Written instruction 1:
According to the speech, how many new members joined the EU in the years after Austria joined?
Written instruction 2:
Gather every line of the records that contains the word "camera".

Excerpt provided:
[Begin]
Key Note Address by Foreign Minister Michael Spindelegger at the event celebrating the 20th anniversary of the Austrian Society for European Politics
Check against Delivery
Ladies and Gentlemen,
It is with great pleasure, President Liebscher, that I deliver the key note address at this very special celebration here today.
Indeed, it is more than appropriate to celebrate the 20th anniversary of the Austrian Society for European Politics, highlighting and appreciating what you have achieved over these last two decades. Let me take this opportunity to pay special thanks to your staff for their commitment throughout these years.
It is a particular pleasure to welcome the Society’s founding father and honorary president, former Federal Minister Peter Jankowitsch, and representatives of all institutions that support the Austrian Society for European Politics here today.
The Austrian Society for European Politics also makes a valuable contribution to my work as Minister for European Affairs.
Through your commitment to providing information services and organising PR activities you contribute to raising people’s awareness of the EU, be it through studies, surveys, information events, meetings or discussions. An important factor in this context is the large number of outreach activities you have launched, directed particularly at schoolchildren and students.
Indeed, the collection and analysis of facts on the European Union’s activities and their objective communication, without embellishing or sugar-coating matters and clearly addressing deficits, seems to be a rather difficult exercise in our country. Especially in the last few years, we have had to witness how emotionally charged and distorted communication of some of this information can be.
But also in terms of content, such objective “EU communication” is a difficult discipline. The topics are often complex and controversial and, quite honestly, some are really difficult to explain in simple terms.
I therefore thank the Austrian Society for European Politics that it provides a forum for ongoing dialogue and raises people’s awareness of the EU by providing valuable information. We, the Foreign Ministry and the Austrian Society for European Politics cooperate closely in this respect. With the travelling exhibition the “EU and YOU” we put together with the Commission, for instance, we have already reached thousands of schoolchildren. Experts from my ministry contribute to events, discussions and teacher training activities and we are pleased to continue this fruitful cooperation.
Ladies and Gentlemen,
Austria joined the European Union almost 17 years ago. Over these past 17 years both our country and our continent have seen some highly dynamic developments: twelve new members joined the EU, the majority of these are former Eastern Block countries and many of them are our direct neighbours. Now they are our equal partners in the European Union, national borders have been opened up within the Union – an enormous advantage for Austrian business and industry.
In the course of these 17 years, the Union’s founding treaties were also subject to three substantial amendments (the Treaties of Amsterdam, Nice and Lisbon). The euro was introduced, the Schengen area expanded – even to include non-EU Member States like Switzerland, for instance. Cooperation in the field of justice and home affairs was re-organised across borders and put on a new footing. The Union’s common foreign policy was improved – to name but a few of the many changes we have seen take place.
[End]
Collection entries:
[Begin]
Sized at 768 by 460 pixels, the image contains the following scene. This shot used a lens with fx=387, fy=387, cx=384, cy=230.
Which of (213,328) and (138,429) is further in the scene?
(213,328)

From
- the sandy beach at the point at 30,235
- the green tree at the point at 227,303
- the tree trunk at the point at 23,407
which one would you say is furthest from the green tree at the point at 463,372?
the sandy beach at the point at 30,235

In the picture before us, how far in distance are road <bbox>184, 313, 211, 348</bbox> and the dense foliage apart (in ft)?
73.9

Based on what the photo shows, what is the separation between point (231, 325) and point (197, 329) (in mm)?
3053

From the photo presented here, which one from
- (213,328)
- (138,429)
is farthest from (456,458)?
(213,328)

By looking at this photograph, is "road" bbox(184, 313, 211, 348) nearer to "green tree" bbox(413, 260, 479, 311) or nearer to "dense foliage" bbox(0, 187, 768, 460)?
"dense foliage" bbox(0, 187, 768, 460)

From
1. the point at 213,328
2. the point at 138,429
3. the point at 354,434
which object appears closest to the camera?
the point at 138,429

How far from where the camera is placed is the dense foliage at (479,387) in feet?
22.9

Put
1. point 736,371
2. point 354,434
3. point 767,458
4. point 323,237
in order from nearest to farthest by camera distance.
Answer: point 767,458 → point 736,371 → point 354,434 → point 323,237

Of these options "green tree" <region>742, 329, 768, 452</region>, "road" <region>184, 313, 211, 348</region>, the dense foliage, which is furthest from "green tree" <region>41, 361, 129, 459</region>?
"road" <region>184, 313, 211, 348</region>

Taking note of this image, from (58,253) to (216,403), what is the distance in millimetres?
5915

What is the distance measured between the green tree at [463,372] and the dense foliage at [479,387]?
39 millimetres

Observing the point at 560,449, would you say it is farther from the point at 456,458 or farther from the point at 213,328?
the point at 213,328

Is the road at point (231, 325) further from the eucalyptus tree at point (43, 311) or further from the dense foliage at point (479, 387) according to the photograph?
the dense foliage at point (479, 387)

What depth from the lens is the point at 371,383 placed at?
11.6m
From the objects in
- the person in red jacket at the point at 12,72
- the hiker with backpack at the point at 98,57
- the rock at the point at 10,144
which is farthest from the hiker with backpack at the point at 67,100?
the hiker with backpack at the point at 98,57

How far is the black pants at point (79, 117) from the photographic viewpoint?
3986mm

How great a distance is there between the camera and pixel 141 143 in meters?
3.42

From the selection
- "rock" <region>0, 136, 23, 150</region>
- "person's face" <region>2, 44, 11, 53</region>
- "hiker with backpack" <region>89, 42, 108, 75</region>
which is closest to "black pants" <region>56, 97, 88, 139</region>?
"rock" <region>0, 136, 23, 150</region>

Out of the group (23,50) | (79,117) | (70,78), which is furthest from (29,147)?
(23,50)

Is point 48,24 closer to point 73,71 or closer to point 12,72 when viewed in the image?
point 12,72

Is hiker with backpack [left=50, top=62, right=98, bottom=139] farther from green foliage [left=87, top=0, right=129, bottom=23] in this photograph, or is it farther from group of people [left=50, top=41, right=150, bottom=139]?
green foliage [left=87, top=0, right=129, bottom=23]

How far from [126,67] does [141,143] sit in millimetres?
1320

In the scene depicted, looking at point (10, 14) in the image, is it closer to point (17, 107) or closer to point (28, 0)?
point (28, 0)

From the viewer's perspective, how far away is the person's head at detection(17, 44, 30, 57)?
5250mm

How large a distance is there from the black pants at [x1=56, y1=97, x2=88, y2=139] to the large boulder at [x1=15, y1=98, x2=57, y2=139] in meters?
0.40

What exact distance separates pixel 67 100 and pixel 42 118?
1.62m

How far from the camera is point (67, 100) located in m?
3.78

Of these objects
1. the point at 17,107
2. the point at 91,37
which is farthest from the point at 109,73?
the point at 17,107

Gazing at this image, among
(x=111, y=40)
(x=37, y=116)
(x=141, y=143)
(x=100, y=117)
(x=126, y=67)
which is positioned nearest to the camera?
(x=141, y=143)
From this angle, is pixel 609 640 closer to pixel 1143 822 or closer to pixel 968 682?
[End]
Complete response 1:
Twelve

Complete response 2:
which object appears closest to the camera?
How far from where the camera is placed is the dense foliage at (479,387) in feet?
in order from nearest to farthest by camera distance.
How great a distance is there between the camera and pixel 141 143 in meters?
How far from the camera is point (67, 100) located in m?
which is positioned nearest to the camera?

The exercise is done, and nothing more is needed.